## Start

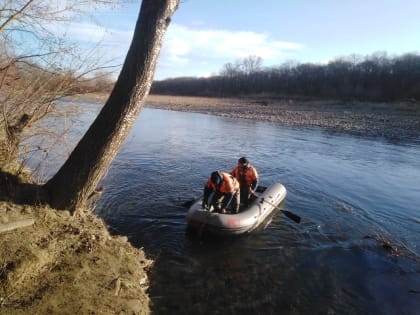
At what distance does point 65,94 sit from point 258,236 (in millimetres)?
5057

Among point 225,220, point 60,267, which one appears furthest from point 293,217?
point 60,267

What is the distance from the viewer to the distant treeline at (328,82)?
58.9 m

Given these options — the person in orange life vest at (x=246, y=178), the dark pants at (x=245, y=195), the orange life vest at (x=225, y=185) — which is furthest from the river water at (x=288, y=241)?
the orange life vest at (x=225, y=185)

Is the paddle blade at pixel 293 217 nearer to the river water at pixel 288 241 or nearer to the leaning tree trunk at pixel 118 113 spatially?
the river water at pixel 288 241

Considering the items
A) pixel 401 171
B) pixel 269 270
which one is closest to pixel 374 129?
pixel 401 171

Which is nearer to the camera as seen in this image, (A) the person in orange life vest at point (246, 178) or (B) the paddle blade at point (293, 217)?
(B) the paddle blade at point (293, 217)

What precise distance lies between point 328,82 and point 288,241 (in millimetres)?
69432

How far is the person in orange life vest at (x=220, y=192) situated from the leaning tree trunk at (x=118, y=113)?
3.11m

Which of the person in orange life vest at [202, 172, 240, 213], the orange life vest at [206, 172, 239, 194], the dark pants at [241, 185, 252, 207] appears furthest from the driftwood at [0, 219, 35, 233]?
the dark pants at [241, 185, 252, 207]

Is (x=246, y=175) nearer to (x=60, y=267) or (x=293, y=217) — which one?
(x=293, y=217)

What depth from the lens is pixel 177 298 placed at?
4852mm

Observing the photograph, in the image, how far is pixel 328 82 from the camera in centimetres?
6969

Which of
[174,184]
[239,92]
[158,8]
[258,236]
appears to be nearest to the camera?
[158,8]

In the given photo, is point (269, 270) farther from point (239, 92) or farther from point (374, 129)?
point (239, 92)
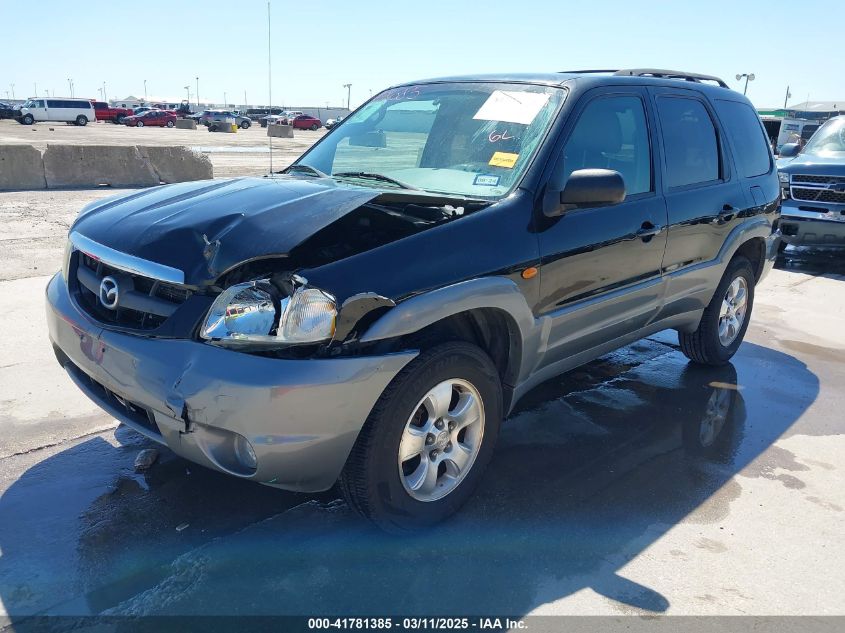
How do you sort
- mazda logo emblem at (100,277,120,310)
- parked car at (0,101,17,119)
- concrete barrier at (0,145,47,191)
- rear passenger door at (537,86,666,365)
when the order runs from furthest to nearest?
parked car at (0,101,17,119), concrete barrier at (0,145,47,191), rear passenger door at (537,86,666,365), mazda logo emblem at (100,277,120,310)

## End

**WHAT IS EXPECTED**
Return all of the records above line for line, with no changes, and leave out the pictures.

**SOLUTION TO THIS TASK**
At what distance does point 65,94 sit from point 258,236 (in millimetres)?
5057

Among point 225,220, point 60,267, which one appears furthest from point 293,217?
point 60,267

What is the distance from the viewer to the distant treeline at (328,82)?
58.9 m

Given these options — the person in orange life vest at (x=246, y=178), the dark pants at (x=245, y=195), the orange life vest at (x=225, y=185) — which is furthest from the river water at (x=288, y=241)?
the orange life vest at (x=225, y=185)

Is the paddle blade at pixel 293 217 nearer to the river water at pixel 288 241 or nearer to the leaning tree trunk at pixel 118 113 spatially?
the river water at pixel 288 241

Considering the items
A) pixel 401 171
B) pixel 269 270
which one is closest to pixel 374 129?
pixel 401 171

Which is nearer to the camera as seen in this image, (A) the person in orange life vest at point (246, 178) or (B) the paddle blade at point (293, 217)?
(B) the paddle blade at point (293, 217)

What precise distance lies between point 328,82 and point 288,241 (in millimetres)?
69432

How far is the person in orange life vest at (x=220, y=192) situated from the leaning tree trunk at (x=118, y=113)?
3.11m

Which of the person in orange life vest at [202, 172, 240, 213], the orange life vest at [206, 172, 239, 194], the dark pants at [241, 185, 252, 207] appears furthest from the driftwood at [0, 219, 35, 233]?
the dark pants at [241, 185, 252, 207]

Is (x=246, y=175) nearer to (x=60, y=267) or (x=293, y=217) — which one?
(x=293, y=217)

What depth from the lens is pixel 177 298 placed at?
4852mm

Observing the photograph, in the image, how far is pixel 328 82 from the camera in centimetres?
6969

Which of
[174,184]
[239,92]
[158,8]
[258,236]
appears to be nearest to the camera?
[158,8]

In the given photo, is point (269, 270) farther from point (239, 92) or farther from point (374, 129)?
point (239, 92)
How do you sort
- mazda logo emblem at (100,277,120,310)
- parked car at (0,101,17,119)
- concrete barrier at (0,145,47,191)
- rear passenger door at (537,86,666,365)
when the order runs from furthest to nearest?
parked car at (0,101,17,119), concrete barrier at (0,145,47,191), rear passenger door at (537,86,666,365), mazda logo emblem at (100,277,120,310)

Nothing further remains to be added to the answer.